Cursor-based pagination in Rest API - Time & Space Complexity
When using cursor-based pagination in APIs, it's important to understand how the time to fetch data changes as the data grows.
We want to know how the number of operations grows when retrieving pages of data using a cursor.
Analyze the time complexity of the following code snippet.
GET /items?cursor=abc123&limit=10
// Server-side:
// 1. Find the position of the cursor in the dataset
// 2. Retrieve the next 10 items after the cursor
// 3. Return these items and a new cursor for the next page
This code fetches a page of items starting after a given cursor, returning a fixed number of items each time.
Identify the loops, recursion, array traversals that repeat.
- Primary operation: Retrieving a fixed number of items (limit) after the cursor position.
- How many times: Once per page request, fetching only the limited items.
Since each request fetches a fixed number of items, the work done stays about the same no matter how large the dataset is.
| Input Size (n) | Approx. Operations |
|---|---|
| 10 | Fetch 10 items |
| 100 | Fetch 10 items |
| 1000 | Fetch 10 items |
Pattern observation: The number of operations stays constant because the page size is fixed.
Time Complexity: O(1)
This means fetching each page takes about the same time, regardless of how big the whole dataset is.

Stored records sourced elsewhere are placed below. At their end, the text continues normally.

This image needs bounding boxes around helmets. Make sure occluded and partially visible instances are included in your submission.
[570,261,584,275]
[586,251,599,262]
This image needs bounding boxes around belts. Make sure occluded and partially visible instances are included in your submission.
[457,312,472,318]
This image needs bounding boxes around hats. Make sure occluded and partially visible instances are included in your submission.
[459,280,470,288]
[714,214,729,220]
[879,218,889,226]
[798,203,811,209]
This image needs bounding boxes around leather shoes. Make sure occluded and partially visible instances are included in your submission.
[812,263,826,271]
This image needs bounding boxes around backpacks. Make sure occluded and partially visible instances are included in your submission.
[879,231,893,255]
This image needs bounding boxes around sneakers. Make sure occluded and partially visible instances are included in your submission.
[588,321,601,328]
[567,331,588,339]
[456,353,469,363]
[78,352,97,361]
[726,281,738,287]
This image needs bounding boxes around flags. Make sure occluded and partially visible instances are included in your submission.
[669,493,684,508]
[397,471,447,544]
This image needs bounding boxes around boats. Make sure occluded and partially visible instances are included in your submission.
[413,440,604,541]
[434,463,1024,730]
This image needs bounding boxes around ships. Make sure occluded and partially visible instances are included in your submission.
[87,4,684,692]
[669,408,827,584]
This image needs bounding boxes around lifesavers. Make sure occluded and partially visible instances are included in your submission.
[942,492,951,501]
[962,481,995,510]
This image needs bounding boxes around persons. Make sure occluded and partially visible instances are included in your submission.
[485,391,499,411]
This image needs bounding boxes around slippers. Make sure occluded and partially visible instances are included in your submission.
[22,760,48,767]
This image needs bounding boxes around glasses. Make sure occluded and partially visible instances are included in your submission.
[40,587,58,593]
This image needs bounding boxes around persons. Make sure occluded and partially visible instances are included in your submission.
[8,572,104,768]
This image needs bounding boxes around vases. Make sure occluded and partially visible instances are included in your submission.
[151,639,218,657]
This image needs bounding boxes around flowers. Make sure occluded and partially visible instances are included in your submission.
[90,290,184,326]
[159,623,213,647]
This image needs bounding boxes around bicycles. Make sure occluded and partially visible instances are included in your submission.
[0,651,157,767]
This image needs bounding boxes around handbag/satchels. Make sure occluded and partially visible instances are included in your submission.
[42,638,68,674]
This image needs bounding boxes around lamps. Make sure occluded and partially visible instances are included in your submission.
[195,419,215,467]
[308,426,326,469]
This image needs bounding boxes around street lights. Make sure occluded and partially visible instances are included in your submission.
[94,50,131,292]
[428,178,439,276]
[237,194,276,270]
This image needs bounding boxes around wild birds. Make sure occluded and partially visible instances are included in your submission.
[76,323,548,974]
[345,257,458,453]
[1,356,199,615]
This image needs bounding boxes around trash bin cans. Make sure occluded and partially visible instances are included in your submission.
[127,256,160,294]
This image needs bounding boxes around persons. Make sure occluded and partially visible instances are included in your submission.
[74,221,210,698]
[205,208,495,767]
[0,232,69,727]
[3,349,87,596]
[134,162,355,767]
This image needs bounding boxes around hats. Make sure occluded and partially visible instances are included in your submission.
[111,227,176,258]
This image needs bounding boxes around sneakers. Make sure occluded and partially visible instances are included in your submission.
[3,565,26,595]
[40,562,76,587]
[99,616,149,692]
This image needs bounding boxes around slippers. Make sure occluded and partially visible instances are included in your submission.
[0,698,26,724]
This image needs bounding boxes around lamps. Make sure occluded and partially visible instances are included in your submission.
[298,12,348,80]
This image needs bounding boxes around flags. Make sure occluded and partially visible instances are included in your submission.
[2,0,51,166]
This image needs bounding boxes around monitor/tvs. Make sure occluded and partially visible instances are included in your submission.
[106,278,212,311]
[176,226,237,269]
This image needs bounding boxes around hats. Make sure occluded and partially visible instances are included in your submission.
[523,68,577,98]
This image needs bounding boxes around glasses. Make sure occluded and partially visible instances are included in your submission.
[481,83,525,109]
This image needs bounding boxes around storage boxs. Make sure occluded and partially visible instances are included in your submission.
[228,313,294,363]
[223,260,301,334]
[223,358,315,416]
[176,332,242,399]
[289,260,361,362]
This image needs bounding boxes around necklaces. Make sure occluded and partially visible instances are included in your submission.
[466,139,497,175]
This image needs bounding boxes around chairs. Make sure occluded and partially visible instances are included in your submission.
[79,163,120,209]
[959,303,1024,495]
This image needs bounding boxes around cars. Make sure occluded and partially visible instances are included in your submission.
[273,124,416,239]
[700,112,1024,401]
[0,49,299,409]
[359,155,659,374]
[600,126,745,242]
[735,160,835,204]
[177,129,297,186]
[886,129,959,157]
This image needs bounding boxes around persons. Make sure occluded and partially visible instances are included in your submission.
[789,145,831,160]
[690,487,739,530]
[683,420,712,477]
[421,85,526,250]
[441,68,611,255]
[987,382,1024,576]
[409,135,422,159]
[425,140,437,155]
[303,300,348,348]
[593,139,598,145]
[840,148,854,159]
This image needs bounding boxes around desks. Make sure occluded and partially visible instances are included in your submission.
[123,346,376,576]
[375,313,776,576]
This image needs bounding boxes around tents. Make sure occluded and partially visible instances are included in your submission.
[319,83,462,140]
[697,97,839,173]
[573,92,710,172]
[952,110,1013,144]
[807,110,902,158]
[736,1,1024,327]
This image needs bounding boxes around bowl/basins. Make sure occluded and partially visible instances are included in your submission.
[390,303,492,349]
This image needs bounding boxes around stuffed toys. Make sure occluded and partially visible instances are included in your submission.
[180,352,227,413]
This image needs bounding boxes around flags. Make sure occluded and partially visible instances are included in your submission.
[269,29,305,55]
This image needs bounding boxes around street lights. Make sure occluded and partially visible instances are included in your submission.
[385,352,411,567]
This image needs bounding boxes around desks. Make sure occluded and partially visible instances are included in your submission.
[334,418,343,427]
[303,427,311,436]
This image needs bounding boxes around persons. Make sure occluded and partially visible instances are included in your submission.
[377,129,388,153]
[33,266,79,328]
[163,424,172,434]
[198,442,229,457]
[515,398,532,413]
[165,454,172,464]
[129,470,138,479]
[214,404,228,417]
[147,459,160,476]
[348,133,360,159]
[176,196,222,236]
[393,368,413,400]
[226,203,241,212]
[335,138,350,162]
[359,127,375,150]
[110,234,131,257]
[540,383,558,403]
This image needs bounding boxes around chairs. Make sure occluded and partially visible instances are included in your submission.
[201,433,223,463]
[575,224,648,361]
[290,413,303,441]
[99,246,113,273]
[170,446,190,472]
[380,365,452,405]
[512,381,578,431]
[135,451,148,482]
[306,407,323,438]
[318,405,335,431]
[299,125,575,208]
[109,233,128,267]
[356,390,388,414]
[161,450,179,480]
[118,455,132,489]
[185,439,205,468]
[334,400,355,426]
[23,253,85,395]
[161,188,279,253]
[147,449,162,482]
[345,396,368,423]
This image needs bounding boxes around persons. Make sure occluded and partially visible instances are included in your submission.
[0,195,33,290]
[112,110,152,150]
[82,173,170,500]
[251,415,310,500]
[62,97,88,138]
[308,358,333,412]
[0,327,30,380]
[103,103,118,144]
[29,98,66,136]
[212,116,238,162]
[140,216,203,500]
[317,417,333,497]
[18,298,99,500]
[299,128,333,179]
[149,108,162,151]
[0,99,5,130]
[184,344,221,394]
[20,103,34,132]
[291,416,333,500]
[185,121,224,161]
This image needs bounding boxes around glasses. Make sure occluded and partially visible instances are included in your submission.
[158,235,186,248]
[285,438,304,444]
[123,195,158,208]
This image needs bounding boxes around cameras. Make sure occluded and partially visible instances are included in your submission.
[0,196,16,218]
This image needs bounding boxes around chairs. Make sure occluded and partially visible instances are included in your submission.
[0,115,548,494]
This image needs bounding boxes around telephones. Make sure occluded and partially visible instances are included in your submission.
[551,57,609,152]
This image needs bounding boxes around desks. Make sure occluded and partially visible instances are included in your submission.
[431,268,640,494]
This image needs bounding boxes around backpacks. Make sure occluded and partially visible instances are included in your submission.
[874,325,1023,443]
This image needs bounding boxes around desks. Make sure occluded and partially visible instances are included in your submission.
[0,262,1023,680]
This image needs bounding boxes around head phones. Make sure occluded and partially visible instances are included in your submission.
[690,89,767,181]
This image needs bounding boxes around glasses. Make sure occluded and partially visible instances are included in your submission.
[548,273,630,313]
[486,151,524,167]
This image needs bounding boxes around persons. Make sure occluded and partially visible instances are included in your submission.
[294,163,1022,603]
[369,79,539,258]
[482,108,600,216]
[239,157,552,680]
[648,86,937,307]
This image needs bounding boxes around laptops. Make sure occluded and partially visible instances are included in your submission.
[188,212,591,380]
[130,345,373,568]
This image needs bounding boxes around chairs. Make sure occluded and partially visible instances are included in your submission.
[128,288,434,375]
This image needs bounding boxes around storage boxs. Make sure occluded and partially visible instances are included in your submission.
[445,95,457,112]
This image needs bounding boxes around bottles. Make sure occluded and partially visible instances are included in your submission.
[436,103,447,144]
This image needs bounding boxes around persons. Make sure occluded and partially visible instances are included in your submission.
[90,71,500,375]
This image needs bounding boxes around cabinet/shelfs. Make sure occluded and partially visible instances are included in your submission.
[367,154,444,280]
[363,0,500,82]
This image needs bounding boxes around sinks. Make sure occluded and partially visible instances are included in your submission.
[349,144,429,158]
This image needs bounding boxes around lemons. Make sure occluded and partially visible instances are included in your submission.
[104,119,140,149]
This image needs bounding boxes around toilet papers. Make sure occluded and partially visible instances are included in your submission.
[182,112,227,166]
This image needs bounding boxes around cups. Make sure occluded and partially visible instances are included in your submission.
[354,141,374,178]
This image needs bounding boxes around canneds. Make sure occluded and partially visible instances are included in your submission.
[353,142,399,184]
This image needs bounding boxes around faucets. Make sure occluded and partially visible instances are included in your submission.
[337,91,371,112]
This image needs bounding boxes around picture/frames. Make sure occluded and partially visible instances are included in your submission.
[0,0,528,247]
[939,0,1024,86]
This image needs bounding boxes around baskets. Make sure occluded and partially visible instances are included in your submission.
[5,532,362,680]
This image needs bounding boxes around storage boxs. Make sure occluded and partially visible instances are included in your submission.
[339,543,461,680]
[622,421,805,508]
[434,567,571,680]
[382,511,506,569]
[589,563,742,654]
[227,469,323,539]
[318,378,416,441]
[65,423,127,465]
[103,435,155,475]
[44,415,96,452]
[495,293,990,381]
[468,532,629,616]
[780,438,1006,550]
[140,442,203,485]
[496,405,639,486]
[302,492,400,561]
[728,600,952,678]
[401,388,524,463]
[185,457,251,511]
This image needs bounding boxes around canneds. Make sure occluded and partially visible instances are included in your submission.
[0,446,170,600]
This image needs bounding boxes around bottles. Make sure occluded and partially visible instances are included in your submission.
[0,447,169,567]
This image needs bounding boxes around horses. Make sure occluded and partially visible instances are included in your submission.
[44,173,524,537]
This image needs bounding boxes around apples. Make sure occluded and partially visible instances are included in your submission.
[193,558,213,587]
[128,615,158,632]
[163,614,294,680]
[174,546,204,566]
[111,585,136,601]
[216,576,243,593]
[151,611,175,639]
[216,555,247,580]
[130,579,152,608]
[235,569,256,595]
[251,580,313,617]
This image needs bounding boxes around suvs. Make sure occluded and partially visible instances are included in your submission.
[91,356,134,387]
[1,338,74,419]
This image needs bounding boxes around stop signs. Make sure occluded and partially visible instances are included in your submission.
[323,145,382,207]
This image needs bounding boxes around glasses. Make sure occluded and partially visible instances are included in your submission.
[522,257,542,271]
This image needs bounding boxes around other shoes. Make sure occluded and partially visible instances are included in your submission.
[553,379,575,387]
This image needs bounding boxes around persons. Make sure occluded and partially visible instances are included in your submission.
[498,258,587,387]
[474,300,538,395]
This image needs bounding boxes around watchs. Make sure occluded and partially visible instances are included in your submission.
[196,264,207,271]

[X] Wrong: "Fetching later pages takes longer because the dataset is bigger."
[OK] Correct: Cursor-based pagination fetches a fixed number of items each time, so the time stays steady no matter the dataset size.
Understanding cursor-based pagination time complexity shows you can reason about efficient data fetching, a useful skill in many real-world API designs.
"What if the server had to scan from the start of the dataset to find the cursor each time? How would the time complexity change?"